Négociations de prix : comment les acheteurs exploitent la concurrence des génériques en santé

nov., 20 2025

Quand un médicament générique arrive sur le marché, les prix chutent. Pas un peu. Beaucoup. Jusqu’à 97 % pour certains traitements quand neuf fabricants proposent la même molécule. Ce n’est pas un effet de bord. C’est un levier stratégique que les acheteurs - hôpitaux, systèmes de santé, caisses d’assurance - utilisent depuis des décennies pour maîtriser les coûts. Mais comment fonctionne vraiment cette pression concurrentielle ? Et pourquoi certains systèmes la manipulent, tandis que d’autres la laissent agir naturellement ?

La règle de base : plus de génériques, moins de prix

Le principe est simple : quand plusieurs entreprises produisent le même médicament, elles se battent pour les clients. Pas par publicité, mais par prix. En 2019, une étude a montré que les médicaments avec six concurrents génériques avaient perdu en moyenne 90,1 % de leur prix initial. Avec neuf concurrents ? 97,3 %. Ces chiffres viennent de données fiables : les prix réels payés par les pharmacies, pas les listes de prix publics. Ce n’est pas une théorie. C’est une réalité quotidienne dans les pharmacies américaines, canadiennes et européennes.

Les génériques représentent 90 % des prescriptions aux États-Unis, mais seulement 22 % des dépenses totales en médicaments. C’est ça, l’efficacité. Un seul générique peut faire chuter le prix d’un médicament de marque de 80 % en quelques mois. Deux, et il tombe à 90 %. Trois, et il devient presque inutile de payer plus cher pour la version originale.

* **DONNÉES DISPONIBLES**:
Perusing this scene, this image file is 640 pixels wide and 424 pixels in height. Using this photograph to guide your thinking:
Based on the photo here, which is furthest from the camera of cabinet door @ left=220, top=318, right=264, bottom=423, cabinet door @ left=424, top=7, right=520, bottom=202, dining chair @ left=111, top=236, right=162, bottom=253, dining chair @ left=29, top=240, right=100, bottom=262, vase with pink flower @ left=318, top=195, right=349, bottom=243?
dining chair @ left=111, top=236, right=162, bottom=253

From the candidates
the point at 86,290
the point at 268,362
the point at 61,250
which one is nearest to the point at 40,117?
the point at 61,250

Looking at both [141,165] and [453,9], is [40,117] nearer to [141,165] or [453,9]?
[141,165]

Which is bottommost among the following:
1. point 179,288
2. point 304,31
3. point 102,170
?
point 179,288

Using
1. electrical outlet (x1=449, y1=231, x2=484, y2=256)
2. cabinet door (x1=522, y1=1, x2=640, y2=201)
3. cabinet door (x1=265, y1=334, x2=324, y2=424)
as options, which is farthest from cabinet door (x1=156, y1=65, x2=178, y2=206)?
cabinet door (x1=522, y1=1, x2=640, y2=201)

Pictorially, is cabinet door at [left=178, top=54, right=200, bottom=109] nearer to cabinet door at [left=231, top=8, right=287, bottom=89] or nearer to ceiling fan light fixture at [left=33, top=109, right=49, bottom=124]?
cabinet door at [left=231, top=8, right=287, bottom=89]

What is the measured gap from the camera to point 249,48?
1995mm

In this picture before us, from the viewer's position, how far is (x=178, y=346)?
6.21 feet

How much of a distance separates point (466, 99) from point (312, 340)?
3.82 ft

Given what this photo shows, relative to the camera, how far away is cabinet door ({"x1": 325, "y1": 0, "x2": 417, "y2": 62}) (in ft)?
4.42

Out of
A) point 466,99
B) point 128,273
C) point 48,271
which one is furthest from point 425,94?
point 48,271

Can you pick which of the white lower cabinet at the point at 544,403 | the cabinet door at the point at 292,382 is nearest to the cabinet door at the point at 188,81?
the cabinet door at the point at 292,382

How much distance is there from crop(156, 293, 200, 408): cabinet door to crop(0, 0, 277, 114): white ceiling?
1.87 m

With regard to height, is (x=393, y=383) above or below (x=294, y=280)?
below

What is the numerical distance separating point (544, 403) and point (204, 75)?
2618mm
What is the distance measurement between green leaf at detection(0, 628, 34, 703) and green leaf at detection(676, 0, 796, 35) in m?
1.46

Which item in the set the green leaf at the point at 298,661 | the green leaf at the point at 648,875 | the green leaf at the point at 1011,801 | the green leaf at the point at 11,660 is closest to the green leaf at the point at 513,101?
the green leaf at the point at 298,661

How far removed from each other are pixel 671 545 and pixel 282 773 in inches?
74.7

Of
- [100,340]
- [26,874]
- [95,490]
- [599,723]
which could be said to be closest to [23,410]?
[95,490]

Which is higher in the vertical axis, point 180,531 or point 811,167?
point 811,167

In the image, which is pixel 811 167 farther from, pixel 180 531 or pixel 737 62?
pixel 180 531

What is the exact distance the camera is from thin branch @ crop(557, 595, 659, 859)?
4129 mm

* **ACTIVITÉ**: Continuez le texte sur la concurrence des génériques et le prix des médicaments, juste après sa dernière phrase. Les enregistrements ne servent à rien ici.

* **LA RÉPONSE**:
Comment les acheteurs utilisent cette pression

Les acheteurs ne se contentent pas d’attendre que les génériques arrivent. Ils agissent pour les attirer. En France, les hôpitaux passent des marchés avec les laboratoires en exigeant des remises basées sur le nombre de génériques disponibles. Aux États-Unis, les gestionnaires de prestations pharmaceutiques (PBMs) utilisent des algorithmes pour négocier des remises en fonction de la concurrence. Plus il y a de génériques, plus la remise exigée est élevée.

Le Canada a mis en place un système plus structuré depuis 2014 : le prix maximum autorisé pour un médicament diminue automatiquement à chaque nouvel entrant générique. Si un médicament n’a qu’un seul générique, le prix peut rester élevé. Mais dès que le deuxième arrive, le plafond baisse. Au troisième, il chute encore. Ce n’est pas un prix fixe. C’est un mécanisme vivant, qui réagit à la concurrence en temps réel.

Le système américain : négociation par référence

Avec la loi sur la réduction de l’inflation de 2022, les États-Unis ont créé un nouveau système de négociation pour les médicaments de marque destinés aux bénéficiaires de Medicare. Mais ici, la concurrence générique n’est pas directement négociée. Elle sert de référence.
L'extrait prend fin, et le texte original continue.